*** PROVIDED PASSAGE Section Begins ***

Generation Friends
Page 27
Joey, increasingly slow on the uptake as Friends progresses, finally catches Rachel’s meaning and returns to find her still standing, biting her thumb, her eyebrow slightly raised, as if to say, “Whaddaya think?” It is a striking moment for Aniston, full of the delicacy and sensitivity and faint erotic charge with which she invests Rachel. In her combative, frustrating encounters with Ross, Rachel is often driven to fury and alpha-girl swagger, but we see here a gentler, more emotionally open Rachel.
Once more, Joey and Rachel’s relationship is somehow all about their missing partner, with Joey’s telling her, “I couldn’t do it to Ross,” and their awkwardly shaking hands like strangers at a mediocre dinner party. Joey retreats to the hotel lobby, where he spots Ross and Charlie clandestinely making out behind an array of potted plants, and his chivalry instantly melts away. Not only is Ross not pining for Rachel, he is making out with Joey’s own girlfriend to boot. Joey watches them, marinating in his sadness, and takes to his heels. He walks away from the sight of his abandoned relationship and knocks on Rachel’s door. She looks at him, he kisses her, and the door closes on them and the season.
There is a good deal of soap opera in this transformation, with elements of infidelity and betrayal that would not be out of place on Joey’s own show, Days of Our Lives. We sense that all this is deemed necessary to justify so total an inversion of the accepted order of Friends as to allow the concept of Joey and Rachel together to seem acceptable. In truth, it is not, and the opening of the tenth season emphasizes the fundamental juvenility of the entire endeavor, including their friends’ histrionic responses.

*** PROVIDED PASSAGE Section Ends ***
*** THE DATA Section Begins ***

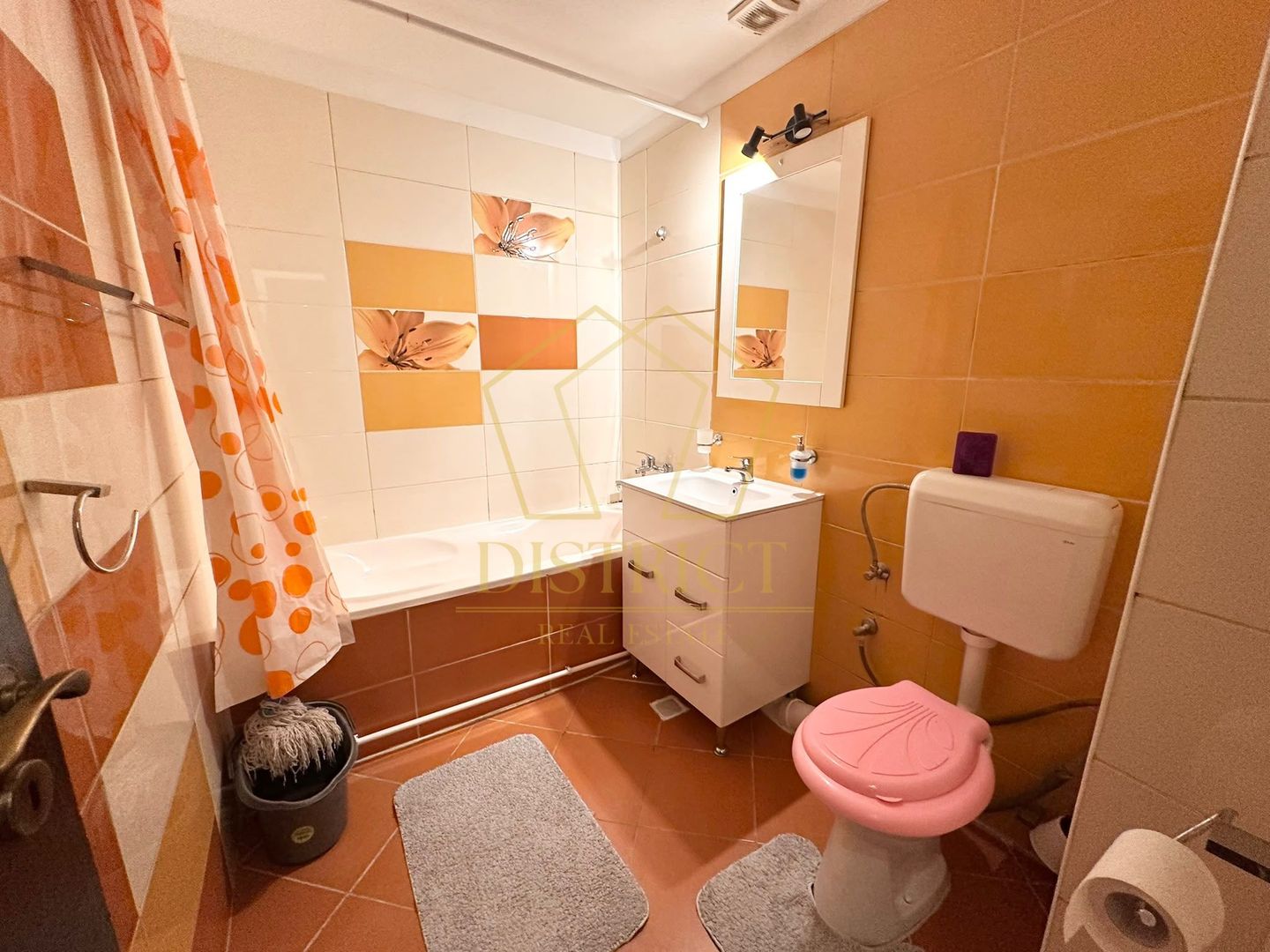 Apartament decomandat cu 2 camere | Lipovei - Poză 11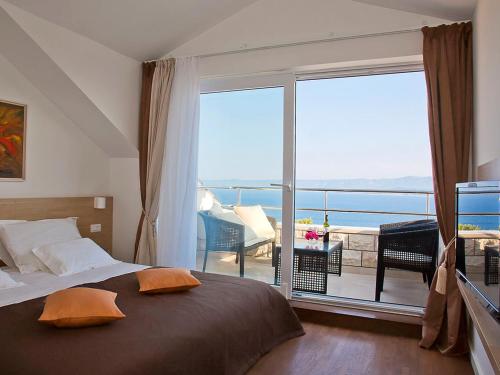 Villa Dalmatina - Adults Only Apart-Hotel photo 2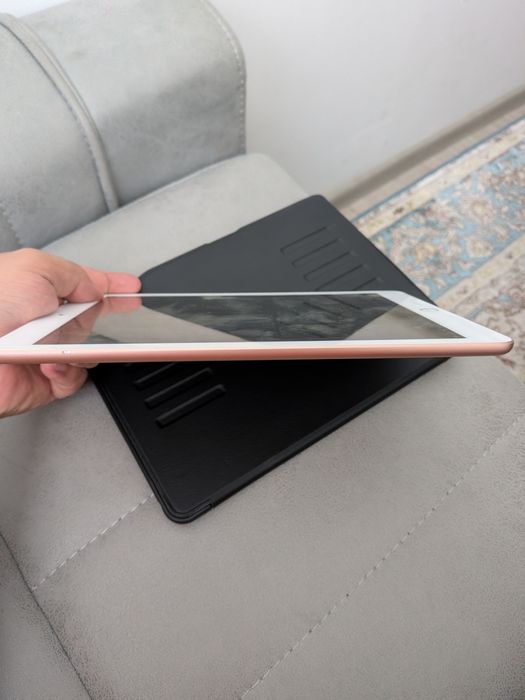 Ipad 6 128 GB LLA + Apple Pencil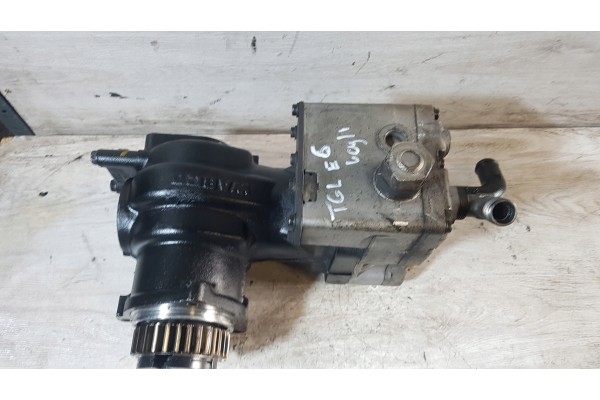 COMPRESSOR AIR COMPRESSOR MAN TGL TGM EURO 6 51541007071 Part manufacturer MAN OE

*** THE DATA Section Ends ***

REQUIRED WORK>
[1] Reproduce the stretch of the Friends passage from "Once more, Joey" through "and the season." word for word.
[2] Pick up the passage about Friends after its final sentence and carry it forward.

OUTPUTS FOR THE TASKS>
[1]
Once more, Joey and Rachel’s relationship is somehow all about their missing partner, with Joey’s telling her, “I couldn’t do it to Ross,” and their awkwardly shaking hands like strangers at a mediocre dinner party. Joey retreats to the hotel lobby, where he spots Ross and Charlie clandestinely making out behind an array of potted plants, and his chivalry instantly melts away. Not only is Ross not pining for Rachel, he is making out with Joey’s own girlfriend to boot. Joey watches them, marinating in his sadness, and takes to his heels. He walks away from the sight of his abandoned relationship and knocks on Rachel’s door. She looks at him, he kisses her, and the door closes on them and the season.

[2]
Everyone in “The One After Joey and Rachel Kiss” is engaged in surveillance. Chandler and Monica lead the charge, proposing to press glasses to the walls to spy on Joey and Rachel. Even this is ultimately not enough for them, and they burst through the door to talk to Rachel about this violation of the sextet’s unspoken rules.
“We kissed for ten minutes and now we’re talking to our friends about it,” Rachel grouses, “so I guess this is sixth grade!” There is something distinctly middle school about all this, with romantic and sexual behavior being policed by others insistent on knowing every detail even before anything has happened. And Ross is like a particularly distracting ghost, present in every room no matter how fervently they wish him away.
Everyone pleads with Rachel and Joey to talk to Ross first before proceeding, even though, as Rachel tells Joey, she and Ross have not dated for six years. Both Rachel and Joey picture themselves kissing Ross as they embrace. When the flesh-and-blood Ross finds Joey on the plane ride home, desperate to talk to him about the long-since-forgotten Charlie, the air is thick once more with unspoken secrets. Joey is magnanimous about Charlie, channeling the very words he hopes to hear Ross say about him and Rachel: “You guys make way more sense than her and I ever did.”
Ross inevitably feels pressured to manifest a calm he does not feel upon learning their secret. Walking in on them kissing, Schwimmer puts on a strangled high-pitched voice, as if he were trying out for a traveling production of Cats, and insists on the two freshly minted couples having dinner together the next night: “I’m making fajitas!”
Rachel and Joey are doomed by the gods of narrative contrivance, and as soon as Friends prepares its audience for the prospect of Joey and Rachel in earnest, it wipes their relationship away. Joey tells Rachel his ideal first date, which ends with his feeling her up on the carriage ride home. (“Feel me up?” “In a carriage!”) The ghost of Ross still refuses to be dismissed, with their incredibly awkward couples’ get-together (in which Ross insists on pretending to be introduced to Joey’s new girlfriend) ending with Joey’s looking after a drunken and disheveled Ross.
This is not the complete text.